Con apenas treinta años, los que fueron llamados millenials han sido ya rebautizados por The Wall Street Journal como recessionals. Son la única generación que ha sufrido dos recesiones tan profundas en tan poco tiempo. Leer las preocupaciones de la autora es leer las perturbaciones que sufre una generación.
El otro extremo: los más mayores
No sólo los más jóvenes están viviendo la precariedad laboral. El libro describe esa misma situación para los trabajadores más maduros que sienten la amenaza del despido y del no poder cotizar en sus últimos años de vida laboral, siendo condenados a pensiones de supervivencia. Ese miedo da lugar a estrés laboral, a problemas de ansiedad, a trastornos del sueño e insomnio en una generación a la que se le ha descrito la «dualidad del mercado» para referirse, realmente, a la «anormalidad del mercado»: la de que un grupo de trabajadores goce de derechos más o menos plenos, como el de una mínima estabilidad laboral o el de la indemnización por despido, mientras que los que caen ahora quedan atrapados en un escalón inferior, sin poder reclamar derechos básicos.
Esa dualidad describe a trabajadores ordinarios como «privilegiados» y a empleados sometidos a la explotación como el mínimo común por el que todos, según algunos, debiéramos regirnos para ganar «competitividad».
Lo cierto es que la carrera hacia el fondo es imposible de ganar. Siempre habrá trabajadores dispuestos a fabricar o prestar servicios por menos. La única forma de ganar esa batalla de la competitividad no es rebajando costes, sino aumentando la calidad del servicio o el producto que cada país vende. Pero esa batalla requiere inversión y tiempo. En una economía caliente de ganancias rápidas, se opta por la otra vía y se disfraza la ganancia rápida de una supuesta ideología liberal que haría a la escuela austriaca entera llevarse las manos a la cabeza.
La España precaria también recorre la situación de una generación mayor que está respondiendo con esfuerzos a las demandas de ese nuevo modelo. Alejandra describe casos de «microdosificación» –consumo de drogas para poder trabajar– o el de una «generación Lexatin» que empieza a requerir fármacos para poder mantener su empleo.
Un cambio urgente
Las denuncias que Alejandra de la Fuente comenzó recopilando en Mierda Jobs y que trajo a la antena de la Cadena SER dan lugar ahora a esta enciclopedia del abuso de la que La España precaria puede ser sólo el primer tomo. Que no haya nuevos fascículos requiere de nosotros y de un cambio del marco legal.

Tareas planteadas ::
a - Según el texto sobre la precariedad laboral, ¿con qué nombre ha rebautizado The Wall Street Journal a los llamados millenials?
b - Copia del texto sobre la precariedad laboral el fragmento comprendido entre "Lo cierto es" y "mantener su empleo.", ambos incluidos.
Los registros constituyen un material independiente del texto sobre la precariedad laboral.

[Registros de razonamiento basado en escenas]
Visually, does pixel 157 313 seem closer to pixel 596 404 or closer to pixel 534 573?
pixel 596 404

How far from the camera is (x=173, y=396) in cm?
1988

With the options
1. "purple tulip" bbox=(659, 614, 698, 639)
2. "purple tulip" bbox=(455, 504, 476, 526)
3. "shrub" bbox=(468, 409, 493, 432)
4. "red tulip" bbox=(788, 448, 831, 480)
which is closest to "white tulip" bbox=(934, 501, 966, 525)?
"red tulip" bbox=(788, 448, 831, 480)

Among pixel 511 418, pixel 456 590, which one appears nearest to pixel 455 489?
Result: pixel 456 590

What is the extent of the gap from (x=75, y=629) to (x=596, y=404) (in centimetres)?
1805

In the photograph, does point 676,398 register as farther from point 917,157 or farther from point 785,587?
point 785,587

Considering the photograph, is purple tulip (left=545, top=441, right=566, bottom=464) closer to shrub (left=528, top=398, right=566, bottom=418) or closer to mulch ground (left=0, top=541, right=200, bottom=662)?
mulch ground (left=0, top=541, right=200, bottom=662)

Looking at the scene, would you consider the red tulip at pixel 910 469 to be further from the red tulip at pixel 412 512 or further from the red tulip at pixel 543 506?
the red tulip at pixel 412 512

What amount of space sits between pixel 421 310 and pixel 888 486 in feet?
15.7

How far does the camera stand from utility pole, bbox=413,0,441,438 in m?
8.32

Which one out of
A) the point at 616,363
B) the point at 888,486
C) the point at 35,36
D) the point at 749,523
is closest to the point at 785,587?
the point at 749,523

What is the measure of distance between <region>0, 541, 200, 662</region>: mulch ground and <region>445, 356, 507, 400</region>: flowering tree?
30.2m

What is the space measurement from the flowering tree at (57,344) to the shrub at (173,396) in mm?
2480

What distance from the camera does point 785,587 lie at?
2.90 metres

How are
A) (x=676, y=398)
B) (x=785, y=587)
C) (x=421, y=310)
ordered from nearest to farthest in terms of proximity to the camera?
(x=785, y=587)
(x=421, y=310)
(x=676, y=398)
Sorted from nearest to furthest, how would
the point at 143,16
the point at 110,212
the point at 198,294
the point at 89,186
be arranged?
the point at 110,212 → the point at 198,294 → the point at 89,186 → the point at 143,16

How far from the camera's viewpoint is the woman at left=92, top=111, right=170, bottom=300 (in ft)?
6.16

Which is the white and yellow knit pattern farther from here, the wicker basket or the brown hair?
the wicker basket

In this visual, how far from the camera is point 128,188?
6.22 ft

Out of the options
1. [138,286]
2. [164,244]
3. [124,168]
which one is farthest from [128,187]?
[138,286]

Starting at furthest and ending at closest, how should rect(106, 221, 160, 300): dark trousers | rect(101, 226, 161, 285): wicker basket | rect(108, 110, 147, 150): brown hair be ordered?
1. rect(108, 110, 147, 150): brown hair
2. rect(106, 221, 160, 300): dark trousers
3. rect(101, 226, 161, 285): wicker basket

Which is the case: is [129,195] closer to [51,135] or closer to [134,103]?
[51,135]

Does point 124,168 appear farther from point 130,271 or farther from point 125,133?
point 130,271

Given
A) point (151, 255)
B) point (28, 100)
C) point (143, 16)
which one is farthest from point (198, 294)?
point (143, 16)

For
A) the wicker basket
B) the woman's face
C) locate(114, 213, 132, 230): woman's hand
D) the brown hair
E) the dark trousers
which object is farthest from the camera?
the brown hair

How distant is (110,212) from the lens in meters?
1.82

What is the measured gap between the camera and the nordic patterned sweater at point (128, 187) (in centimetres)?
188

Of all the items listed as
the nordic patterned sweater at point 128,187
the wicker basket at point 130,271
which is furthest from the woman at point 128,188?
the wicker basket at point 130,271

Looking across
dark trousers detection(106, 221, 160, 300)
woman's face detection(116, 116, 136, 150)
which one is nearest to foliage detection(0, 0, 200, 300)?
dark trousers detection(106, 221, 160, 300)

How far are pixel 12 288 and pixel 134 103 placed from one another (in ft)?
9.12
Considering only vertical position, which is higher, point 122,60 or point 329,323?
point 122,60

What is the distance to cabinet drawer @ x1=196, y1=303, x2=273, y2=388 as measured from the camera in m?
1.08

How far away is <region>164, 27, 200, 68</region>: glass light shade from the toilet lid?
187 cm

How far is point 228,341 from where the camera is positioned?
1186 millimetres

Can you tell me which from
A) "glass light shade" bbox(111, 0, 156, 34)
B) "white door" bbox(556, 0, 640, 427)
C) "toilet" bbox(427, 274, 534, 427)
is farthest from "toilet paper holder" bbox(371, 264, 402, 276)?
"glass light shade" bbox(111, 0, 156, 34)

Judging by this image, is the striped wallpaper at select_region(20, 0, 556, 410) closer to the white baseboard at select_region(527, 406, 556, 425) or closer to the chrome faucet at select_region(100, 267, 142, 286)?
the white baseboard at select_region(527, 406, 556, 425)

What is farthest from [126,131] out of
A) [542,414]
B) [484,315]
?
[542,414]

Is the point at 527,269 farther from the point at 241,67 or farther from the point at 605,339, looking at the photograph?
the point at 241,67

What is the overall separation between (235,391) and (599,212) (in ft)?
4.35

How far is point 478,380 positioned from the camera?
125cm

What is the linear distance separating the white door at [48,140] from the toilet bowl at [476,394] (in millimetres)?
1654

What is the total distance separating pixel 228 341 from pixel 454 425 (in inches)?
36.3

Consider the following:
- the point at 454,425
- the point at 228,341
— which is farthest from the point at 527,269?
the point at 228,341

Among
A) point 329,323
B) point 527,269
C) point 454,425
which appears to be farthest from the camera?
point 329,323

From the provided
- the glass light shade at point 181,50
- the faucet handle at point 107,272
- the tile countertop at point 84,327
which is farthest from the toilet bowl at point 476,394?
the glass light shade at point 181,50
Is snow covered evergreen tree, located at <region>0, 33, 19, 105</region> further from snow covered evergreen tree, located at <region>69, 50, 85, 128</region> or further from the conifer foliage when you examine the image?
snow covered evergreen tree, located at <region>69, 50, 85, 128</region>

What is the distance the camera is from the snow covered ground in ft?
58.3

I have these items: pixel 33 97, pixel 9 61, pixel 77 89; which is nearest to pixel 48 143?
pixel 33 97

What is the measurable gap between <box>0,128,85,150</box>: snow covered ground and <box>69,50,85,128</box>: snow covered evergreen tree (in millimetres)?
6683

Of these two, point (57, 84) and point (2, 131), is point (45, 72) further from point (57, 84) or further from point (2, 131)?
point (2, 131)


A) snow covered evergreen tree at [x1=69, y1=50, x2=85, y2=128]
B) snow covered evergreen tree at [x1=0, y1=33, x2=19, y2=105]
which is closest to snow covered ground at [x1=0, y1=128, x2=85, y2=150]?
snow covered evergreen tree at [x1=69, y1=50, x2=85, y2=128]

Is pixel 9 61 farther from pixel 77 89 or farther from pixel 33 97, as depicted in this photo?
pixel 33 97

Conjunto de respuestas ::
a - Con el nombre de recessionals.

b -
Lo cierto es que la carrera hacia el fondo es imposible de ganar. Siempre habrá trabajadores dispuestos a fabricar o prestar servicios por menos. La única forma de ganar esa batalla de la competitividad no es rebajando costes, sino aumentando la calidad del servicio o el producto que cada país vende. Pero esa batalla requiere inversión y tiempo. En una economía caliente de ganancias rápidas, se opta por la otra vía y se disfraza la ganancia rápida de una supuesta ideología liberal que haría a la escuela austriaca entera llevarse las manos a la cabeza.
La España precaria también recorre la situación de una generación mayor que está respondiendo con esfuerzos a las demandas de ese nuevo modelo. Alejandra describe casos de «microdosificación» –consumo de drogas para poder trabajar– o el de una «generación Lexatin» que empieza a requerir fármacos para poder mantener su empleo.